→ **WHAT IS NEEDED**: Quote the data below in full, minus the images.
-- INPUT FOR THIS TASK start --
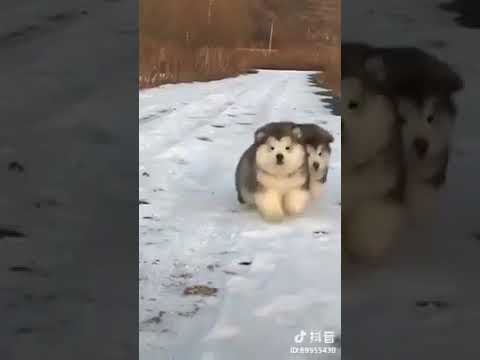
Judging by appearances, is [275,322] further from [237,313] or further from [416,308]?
[416,308]

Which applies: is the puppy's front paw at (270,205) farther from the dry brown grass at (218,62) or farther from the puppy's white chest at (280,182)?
the dry brown grass at (218,62)

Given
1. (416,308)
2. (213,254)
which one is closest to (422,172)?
(416,308)

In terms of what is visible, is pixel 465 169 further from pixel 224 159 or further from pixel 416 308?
pixel 224 159

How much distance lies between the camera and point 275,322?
2.78 ft

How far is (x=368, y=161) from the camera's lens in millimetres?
868

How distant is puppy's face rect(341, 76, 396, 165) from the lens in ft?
2.84

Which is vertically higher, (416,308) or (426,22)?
(426,22)

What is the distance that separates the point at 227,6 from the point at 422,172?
0.30m

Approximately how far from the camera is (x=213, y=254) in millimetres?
851

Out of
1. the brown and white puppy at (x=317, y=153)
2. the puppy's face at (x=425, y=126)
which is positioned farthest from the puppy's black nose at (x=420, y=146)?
the brown and white puppy at (x=317, y=153)

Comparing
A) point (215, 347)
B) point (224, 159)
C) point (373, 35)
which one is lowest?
point (215, 347)

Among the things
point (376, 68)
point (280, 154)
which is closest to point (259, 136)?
point (280, 154)

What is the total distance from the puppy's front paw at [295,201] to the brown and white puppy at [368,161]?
0.05 m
-- INPUT FOR THIS TASK end --
→ **SOLUTION TO THIS PROBLEM**:
Judging by appearances, is [275,322] further from [237,313] or further from [416,308]?
[416,308]

Which applies: is the puppy's front paw at (270,205) farther from the dry brown grass at (218,62) or farther from the puppy's white chest at (280,182)?
the dry brown grass at (218,62)

Given
1. (416,308)
2. (213,254)
which one is closest to (422,172)?
(416,308)

In terms of what is visible, is pixel 465 169 further from pixel 224 159 or further from pixel 416 308?
pixel 224 159

How much distance lies between the camera and point 275,322?
2.78 ft

How far is (x=368, y=161) from the camera's lens in millimetres?
868

How distant is puppy's face rect(341, 76, 396, 165) from the lens in ft?
2.84

Which is vertically higher, (416,308) or (426,22)?
(426,22)

What is the distance that separates the point at 227,6 from the point at 422,172?
0.30m

Approximately how far from the camera is (x=213, y=254) in millimetres?
851

Out of
1. the brown and white puppy at (x=317, y=153)
2. the puppy's face at (x=425, y=126)
which is positioned farthest from the puppy's black nose at (x=420, y=146)?
the brown and white puppy at (x=317, y=153)

Comparing
A) point (215, 347)
B) point (224, 159)
C) point (373, 35)
which one is lowest?
point (215, 347)

Among the things
point (376, 68)
point (280, 154)
which is closest to point (259, 136)?
point (280, 154)

What is the total distance from the puppy's front paw at [295,201] to the brown and white puppy at [368,161]?
0.05 m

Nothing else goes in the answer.